Dataset excerpts START

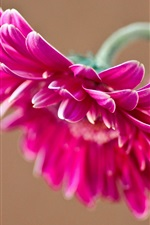 Preview iPhone wallpaper Pink gerbera flower, petals
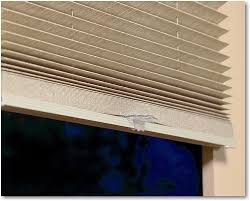 Pleated Blinds Hunter Douglas Brilliance Pleated Shades With Literise Cordless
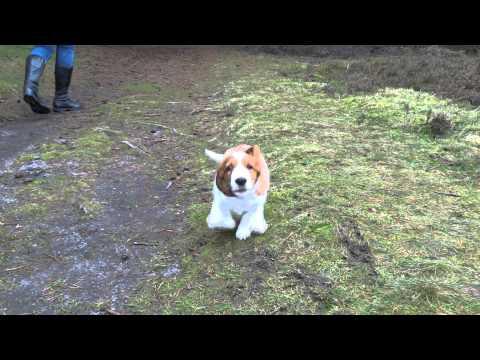 9 weeks old Welsh Springer Spaniel puppy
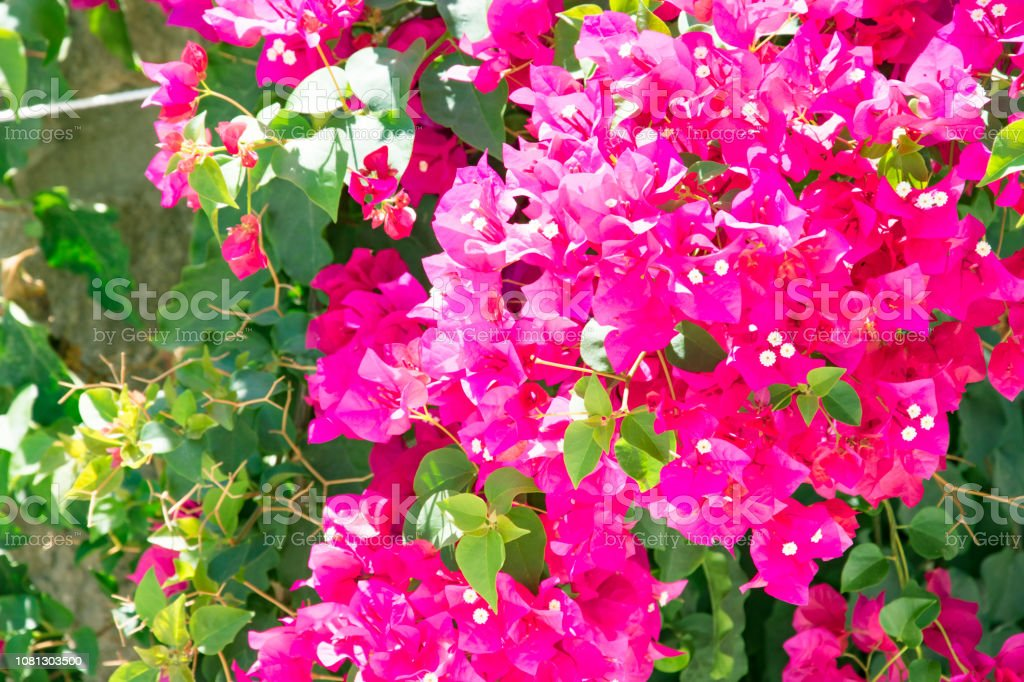 Bougainvillaea Blooming Bush With White And Pink Flowers Summer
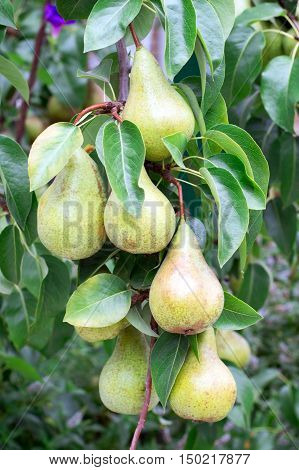 Several large green pears on a branch with leaves closeup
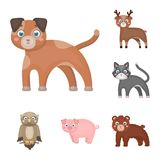 Toy animals cartoon icons in set collection for design. Bird, predator and herbivore vector symbol stock web. Toy animals cartoon icons in set collection for Royalty Free Stock Photos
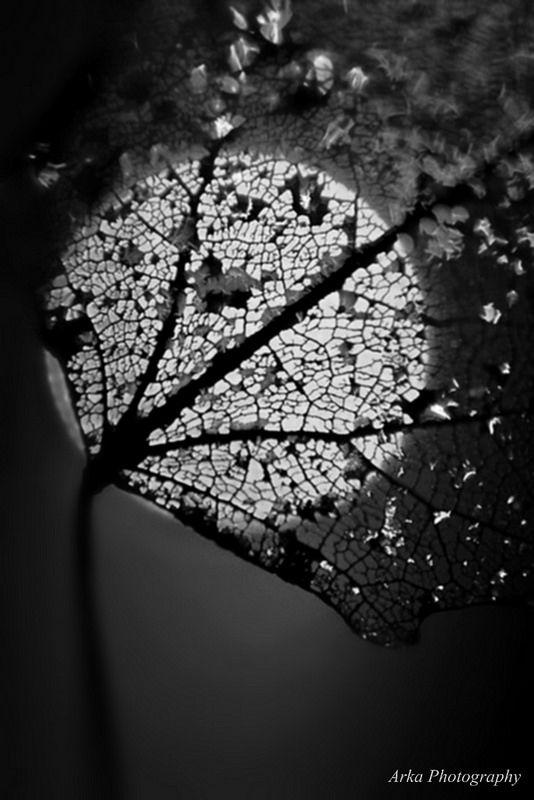 Fotografía en blanco y negro | Black & White photography | Luna llena - Full Moon
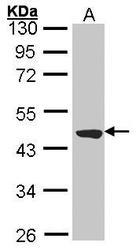 NBP1-32805 - TTLL1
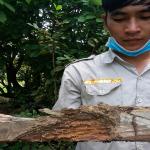 Dịch vụ diệt mối tận gốc – Trừ mối tại Bắc Giang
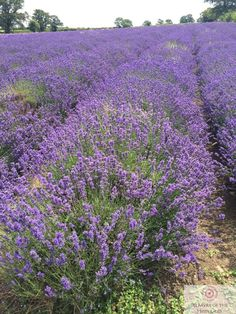 Mendip Lavender - Somerset Flowers Somerset, Summer Wedding, Wedding Flowers, Lavender, Plants, Plant, Planets, Bridal Flowers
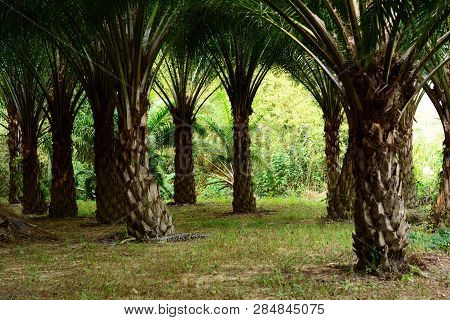 The Green  Palm Tree And Day Light At The Farm Land
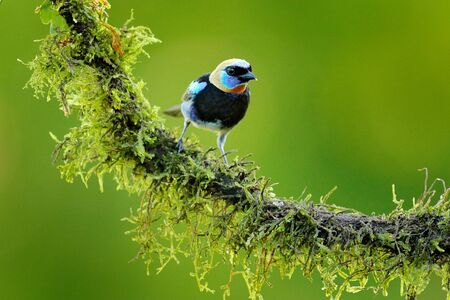 Golden-hooded Tanager, Tangara larvata, exotic tropical blue bird with gold head from Costa Rica. Tanager sitting on the branch. Green mossy stick in the forest with bird. Wildlife scene from nature.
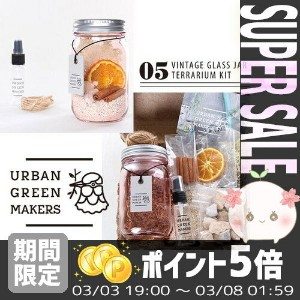 【あす楽対応】 [URBAN GREEN MAKERS] TERRARIUM KIT 05.VINTAGE GLASS JAR TERRARIUM KIT PINK【アーバングリーンメーカーズ...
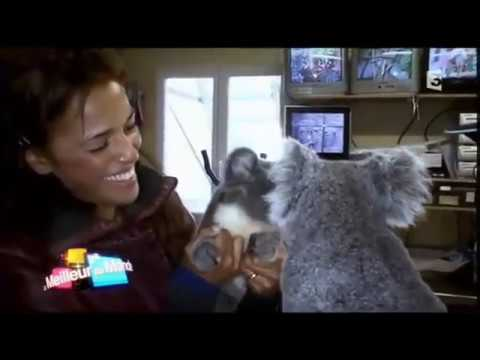 Youtube: Nâdiya – Souvenir Zoo de Beauval #Koalas #Australie (France 3 TV)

Dataset excerpts END

Write out the data above exactly, minus any images.

 Preview iPhone wallpaper Pink gerbera flower, petals
 Pleated Blinds Hunter Douglas Brilliance Pleated Shades With Literise Cordless
 9 weeks old Welsh Springer Spaniel puppy
 Bougainvillaea Blooming Bush With White And Pink Flowers Summer
 Several large green pears on a branch with leaves closeup
 Toy animals cartoon icons in set collection for design. Bird, predator and herbivore vector symbol stock web. Toy animals cartoon icons in set collection for Royalty Free Stock Photos
 Fotografía en blanco y negro | Black & White photography | Luna llena - Full Moon
 NBP1-32805 - TTLL1
 Dịch vụ diệt mối tận gốc – Trừ mối tại Bắc Giang
 Mendip Lavender - Somerset Flowers Somerset, Summer Wedding, Wedding Flowers, Lavender, Plants, Plant, Planets, Bridal Flowers
 The Green  Palm Tree And Day Light At The Farm Land
 Golden-hooded Tanager, Tangara larvata, exotic tropical blue bird with gold head from Costa Rica. Tanager sitting on the branch. Green mossy stick in the forest with bird. Wildlife scene from nature.
 【あす楽対応】 [URBAN GREEN MAKERS] TERRARIUM KIT 05.VINTAGE GLASS JAR TERRARIUM KIT PINK【アーバングリーンメーカーズ...
 Youtube: Nâdiya – Souvenir Zoo de Beauval #Koalas #Australie (France 3 TV)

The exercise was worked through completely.